The Republican Convention

Good day to all of you.  The Republican convention just finished and I was inspired by a speech that Paul Ryan made.  He said,

Listen to the way we’re spoken to already, as if everyone is stuck in some class or station in life, victims of circumstances beyond our control, with government there to help us cope with our fate.

It’s the exact opposite of everything I learned growing up in Wisconsin, or at college in Ohio. When I was waiting tables, washing dishes, or mowing lawns for money, I never thought of myself as stuck in some station in life. I was on my own path, my own journey, an American journey where I could think for myself, decide for myself, define happiness for myself.

It reminded me of all the wonderful jobs I have had in my life.  As a young boy, I worked at McDonalds as a hamburger flipper and as a cashier.  I not only enjoyed the job, I made the best of it.  I remember once when I even went to the drive through window and sang to some of the customers as they sat bored in their car waiting for their food.

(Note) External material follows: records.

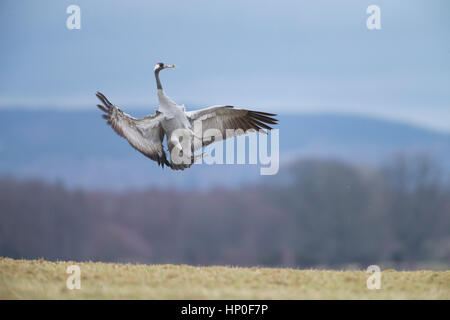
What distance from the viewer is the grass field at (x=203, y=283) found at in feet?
13.3

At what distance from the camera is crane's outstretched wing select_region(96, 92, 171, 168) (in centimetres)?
545

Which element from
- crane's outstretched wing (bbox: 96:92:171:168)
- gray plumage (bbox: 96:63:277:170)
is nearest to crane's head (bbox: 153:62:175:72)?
gray plumage (bbox: 96:63:277:170)

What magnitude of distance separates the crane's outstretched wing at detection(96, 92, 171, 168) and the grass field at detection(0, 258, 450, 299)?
5.10 feet

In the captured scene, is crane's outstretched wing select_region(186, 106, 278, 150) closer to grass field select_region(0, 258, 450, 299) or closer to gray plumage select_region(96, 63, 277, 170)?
gray plumage select_region(96, 63, 277, 170)

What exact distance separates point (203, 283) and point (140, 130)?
232 centimetres

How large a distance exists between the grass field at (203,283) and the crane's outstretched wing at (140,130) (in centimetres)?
155

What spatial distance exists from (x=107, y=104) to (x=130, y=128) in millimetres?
511

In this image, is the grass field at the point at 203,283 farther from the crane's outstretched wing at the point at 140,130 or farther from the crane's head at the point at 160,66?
the crane's head at the point at 160,66

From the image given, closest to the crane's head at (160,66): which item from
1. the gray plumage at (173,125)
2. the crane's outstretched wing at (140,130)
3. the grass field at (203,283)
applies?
the gray plumage at (173,125)
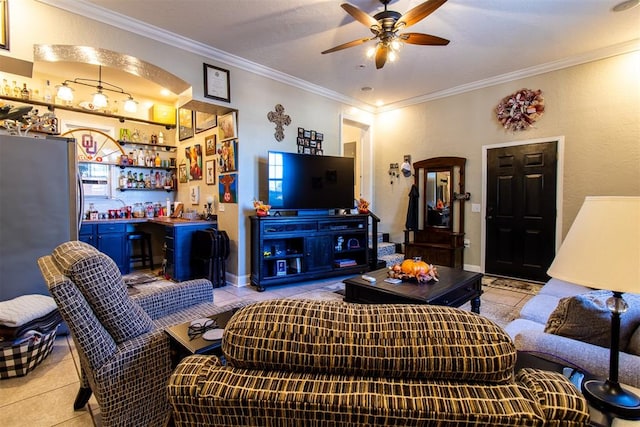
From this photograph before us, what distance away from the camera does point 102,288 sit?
1.30m

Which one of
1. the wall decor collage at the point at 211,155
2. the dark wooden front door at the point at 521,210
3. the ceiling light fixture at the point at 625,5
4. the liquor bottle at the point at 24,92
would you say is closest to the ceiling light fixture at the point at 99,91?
the liquor bottle at the point at 24,92

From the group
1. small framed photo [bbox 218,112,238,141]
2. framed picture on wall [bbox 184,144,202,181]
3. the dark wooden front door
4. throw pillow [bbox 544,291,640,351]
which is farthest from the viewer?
framed picture on wall [bbox 184,144,202,181]

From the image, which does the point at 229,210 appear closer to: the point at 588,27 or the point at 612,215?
the point at 612,215

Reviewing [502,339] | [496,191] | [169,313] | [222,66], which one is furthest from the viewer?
[496,191]

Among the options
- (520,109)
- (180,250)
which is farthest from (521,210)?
(180,250)

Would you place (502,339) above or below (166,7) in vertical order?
below

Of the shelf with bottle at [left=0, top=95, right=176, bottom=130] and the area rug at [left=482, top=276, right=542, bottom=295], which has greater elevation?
the shelf with bottle at [left=0, top=95, right=176, bottom=130]

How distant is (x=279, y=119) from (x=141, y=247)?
11.3ft

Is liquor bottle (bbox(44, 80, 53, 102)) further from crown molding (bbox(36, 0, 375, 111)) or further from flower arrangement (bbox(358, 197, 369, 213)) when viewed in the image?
flower arrangement (bbox(358, 197, 369, 213))

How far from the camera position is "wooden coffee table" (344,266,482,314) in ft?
7.62

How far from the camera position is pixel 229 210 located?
4410 mm

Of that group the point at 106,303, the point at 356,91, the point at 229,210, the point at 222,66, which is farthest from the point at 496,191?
the point at 106,303

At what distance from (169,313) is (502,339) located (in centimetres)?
202

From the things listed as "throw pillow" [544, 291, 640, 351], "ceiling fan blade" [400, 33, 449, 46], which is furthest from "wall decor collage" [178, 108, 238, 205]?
"throw pillow" [544, 291, 640, 351]
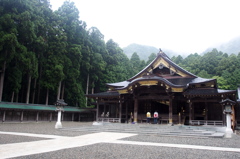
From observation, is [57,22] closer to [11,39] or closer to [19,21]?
[19,21]

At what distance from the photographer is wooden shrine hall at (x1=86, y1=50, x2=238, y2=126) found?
17969 millimetres

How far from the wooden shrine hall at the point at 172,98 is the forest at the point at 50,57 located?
26.9 feet

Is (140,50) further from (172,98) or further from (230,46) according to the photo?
(172,98)

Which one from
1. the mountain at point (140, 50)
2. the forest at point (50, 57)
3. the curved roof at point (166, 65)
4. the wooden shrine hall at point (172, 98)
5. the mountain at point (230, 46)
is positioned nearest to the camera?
the wooden shrine hall at point (172, 98)

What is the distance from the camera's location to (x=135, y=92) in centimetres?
2067

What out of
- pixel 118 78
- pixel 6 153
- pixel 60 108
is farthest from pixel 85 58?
pixel 6 153

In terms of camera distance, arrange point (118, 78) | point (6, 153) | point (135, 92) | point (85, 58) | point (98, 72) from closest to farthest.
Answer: point (6, 153) → point (135, 92) → point (85, 58) → point (98, 72) → point (118, 78)

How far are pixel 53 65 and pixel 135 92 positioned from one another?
11886mm

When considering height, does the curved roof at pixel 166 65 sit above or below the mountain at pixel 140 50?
below

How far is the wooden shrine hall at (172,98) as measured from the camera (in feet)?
59.0

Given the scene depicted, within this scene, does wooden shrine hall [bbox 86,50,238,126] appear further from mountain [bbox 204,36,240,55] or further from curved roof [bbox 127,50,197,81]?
mountain [bbox 204,36,240,55]

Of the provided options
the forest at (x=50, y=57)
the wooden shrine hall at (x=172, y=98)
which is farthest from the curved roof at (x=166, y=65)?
the forest at (x=50, y=57)

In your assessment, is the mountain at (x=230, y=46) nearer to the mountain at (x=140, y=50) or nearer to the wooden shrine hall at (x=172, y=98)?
the mountain at (x=140, y=50)

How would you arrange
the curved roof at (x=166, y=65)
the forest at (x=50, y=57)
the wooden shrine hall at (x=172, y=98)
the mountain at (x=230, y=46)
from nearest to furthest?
the wooden shrine hall at (x=172, y=98)
the forest at (x=50, y=57)
the curved roof at (x=166, y=65)
the mountain at (x=230, y=46)
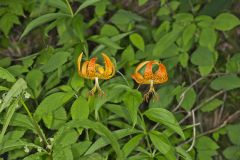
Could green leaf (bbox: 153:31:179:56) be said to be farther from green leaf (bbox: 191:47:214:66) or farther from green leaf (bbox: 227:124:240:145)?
green leaf (bbox: 227:124:240:145)

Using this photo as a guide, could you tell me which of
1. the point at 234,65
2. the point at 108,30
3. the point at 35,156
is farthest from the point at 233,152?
the point at 35,156

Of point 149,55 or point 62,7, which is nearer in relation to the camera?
point 62,7

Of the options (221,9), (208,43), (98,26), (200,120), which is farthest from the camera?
(98,26)

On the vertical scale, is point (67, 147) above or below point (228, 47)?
above

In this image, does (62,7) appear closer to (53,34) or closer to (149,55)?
(149,55)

I remember working at Sonic, the drive through burger place, where I would deliver food to people’s cars, including fancy milkshakes and tater tots.

I remember working at an Agip gas station on the highway in Milan, Italy.  I pumped gas from 6 in the morning until late at night.  That was one of the best jobs I ever had.  I had a great friendship with all of my co-workers who were men with families and responsibilities.  I used to get excited by cleaning customer windows for tips.

I remember working at BaskinRobbins as an ice cream server.  I think I was paid something like $3.15 an hour.  I loved making the job more exciting, so when we had a contest to sell the most ice creams across Baskin Robbins stores, I did everything I could to sell as many fancy cones to my customers.  Eventually, I asked for a raise and the manager said she would raise it by 5 cents per hour.  It wasn’t enough though and I moved on to a cafe and bakery in Berkeley, California.

My younger brother was the one that helped me get the job at the bakery and cafe.  My brother and I practically ran the place, since the owner never showed up.  We made espressos, scrambled eggs, sandwiches, and even baked cakes.  My brother was the manager of the cafe and so I followed his lead.  We worked hard to help pay for college and other things.  It was hard work, but I loved all of it.  I even remember creating a special omelette called “The Milano” and another omelette that we named after our dishwasher from Mexico, “The Ricardo”.  I eventually wrote a code in BASIC to do all of the firm’s payroll, including paying taxes and printing the checks.  On Saturday and Sunday, we had lines down the block waiting to taste our delicious breakfast or coffee.  We loved it, but my brother and I continually looked for ways to make the cafe more successful.

Times aren’t always easy, but we must always try to work and live life as the Seven Dwarfs did…whistling while we work.